中年人又是一声不似笑声的笑声,老者说道:“你看这太湖中的鱼儿,平素里潜在水底,不好抓。可是,一旦老天爷发了威,下雨烦躁的时候,它们就会游到水面处。所以,聪明的渔夫,就会利用这个势,来达到捕捞更多鱼儿的目的。可是,老天爷不会天天让渔夫去借势,那么渔夫还可以自己造势,便是编织渔网。老夫听说,在海边,有一种体型较大的蜘蛛,吐出来的丝十分结实。当地渔民便用这蜘蛛结网捕鱼,也算是因地制宜,借势的一种吧。普通人都知道借势,何况我们郑家?”
老者叹了一口气,说道:“作为郑家家主,老夫坐在这个位子上,已经三十余载了。这期间,有痛苦也有欢乐,有兴奋也有迷茫。终究,是痛苦和迷茫占据了绝大多数时间。因为,我自从坐到了这个位子上,就不再是自己了,我就要为整个家族考虑。我们郑家自古时候出了老家荥阳,千百年来,在各地开枝散叶,为何我太湖郑氏能够一家独大?那都是与历任家主的不懈努力分不开的。幸而,偌大的郑氏家族,并没有在老夫的手上衰败下去,老夫也不允许它衰败下去。从某种意义上说,家族的传承,比之帝王家天下的传承,还更要久远一些。”
中年人一直在侧耳倾听,并不插嘴。老者看到鱼漂动了动,往上一拉,又是一尾鲜鱼上了钩。中年人眼疾手快,已经帮助老者将那兀自挣扎的鱼儿摘了下来。

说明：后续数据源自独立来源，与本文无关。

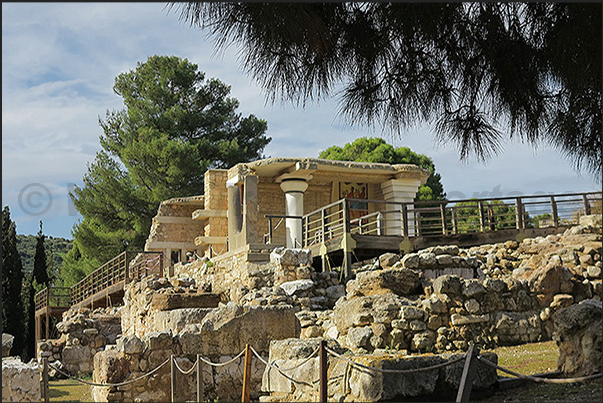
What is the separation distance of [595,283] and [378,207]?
457 inches

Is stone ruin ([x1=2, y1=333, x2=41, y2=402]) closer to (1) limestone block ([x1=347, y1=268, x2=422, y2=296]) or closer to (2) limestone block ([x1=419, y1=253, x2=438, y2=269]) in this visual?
(1) limestone block ([x1=347, y1=268, x2=422, y2=296])

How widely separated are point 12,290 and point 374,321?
22481 mm

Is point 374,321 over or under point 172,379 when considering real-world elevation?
over

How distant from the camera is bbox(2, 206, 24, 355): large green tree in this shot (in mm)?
27311

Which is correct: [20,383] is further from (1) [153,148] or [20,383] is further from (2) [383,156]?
(2) [383,156]

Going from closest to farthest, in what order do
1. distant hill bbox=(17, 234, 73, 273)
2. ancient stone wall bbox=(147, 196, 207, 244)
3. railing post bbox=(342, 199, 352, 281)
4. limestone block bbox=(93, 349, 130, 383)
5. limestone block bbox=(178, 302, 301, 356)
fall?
limestone block bbox=(93, 349, 130, 383), limestone block bbox=(178, 302, 301, 356), railing post bbox=(342, 199, 352, 281), ancient stone wall bbox=(147, 196, 207, 244), distant hill bbox=(17, 234, 73, 273)

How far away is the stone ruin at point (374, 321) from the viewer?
629 cm

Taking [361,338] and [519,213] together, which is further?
[519,213]

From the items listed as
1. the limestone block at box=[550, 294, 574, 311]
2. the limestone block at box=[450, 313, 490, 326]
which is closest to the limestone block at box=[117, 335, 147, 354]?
the limestone block at box=[450, 313, 490, 326]

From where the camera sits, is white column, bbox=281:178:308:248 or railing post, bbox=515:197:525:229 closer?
railing post, bbox=515:197:525:229

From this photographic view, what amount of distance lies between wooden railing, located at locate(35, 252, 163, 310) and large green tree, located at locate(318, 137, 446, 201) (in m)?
12.0

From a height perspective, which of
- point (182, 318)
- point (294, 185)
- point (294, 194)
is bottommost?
point (182, 318)

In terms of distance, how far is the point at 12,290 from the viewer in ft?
91.1

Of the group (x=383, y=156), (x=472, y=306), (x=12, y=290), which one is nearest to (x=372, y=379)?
(x=472, y=306)
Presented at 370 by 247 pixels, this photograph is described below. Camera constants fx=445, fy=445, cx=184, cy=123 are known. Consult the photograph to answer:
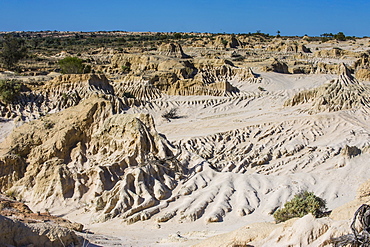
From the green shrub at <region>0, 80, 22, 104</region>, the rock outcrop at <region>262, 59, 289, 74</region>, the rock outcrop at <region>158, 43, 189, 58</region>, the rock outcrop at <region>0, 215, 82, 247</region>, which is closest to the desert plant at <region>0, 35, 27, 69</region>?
the green shrub at <region>0, 80, 22, 104</region>

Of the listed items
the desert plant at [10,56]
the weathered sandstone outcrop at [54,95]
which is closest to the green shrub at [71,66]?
the desert plant at [10,56]

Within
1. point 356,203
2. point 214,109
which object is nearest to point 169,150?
point 356,203

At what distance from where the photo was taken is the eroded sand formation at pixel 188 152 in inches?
650

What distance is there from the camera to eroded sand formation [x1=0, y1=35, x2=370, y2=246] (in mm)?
16516

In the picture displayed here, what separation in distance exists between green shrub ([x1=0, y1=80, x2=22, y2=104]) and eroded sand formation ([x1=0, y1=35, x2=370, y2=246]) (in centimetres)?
60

老者说道:“哎呀,人老了,就爱啰嗦。不过,方才的那些话,老夫也就只有对你说说了。”
中年人将鱼儿放进了鱼篓中,听见老者这样抬举他,立刻咧着大嘴笑了起来。他这一笑,露出了黑洞也似的大口,那口中本来是舌头的地方,竟然空空如也……
周小草被关在一处监牢里面,想来这边是府衙的大牢了。不知道是不是那些狱卒都被提点过,反正本来的例行检查搜身都没有进行,直接便将周小草上了枷锁,关进了一间囚室之中。
进了囚室,一开始由于光线太暗,周小草的眼睛不适应,狱卒出去锁了门之后,他还站在原地不动。过了十几秒钟之后,这才勉强看得清这囚室里的情况。
只见这间不大的囚室之内关押了六个人,算上周小草,已经是第七个了。周小草眯着眼睛打量着那六个人,他们也在打量着周小草。终于,一个囚犯开口问道:“你是犯了什么事进来的呀?”
周小草看了他一眼,说道:“你管得着吗?”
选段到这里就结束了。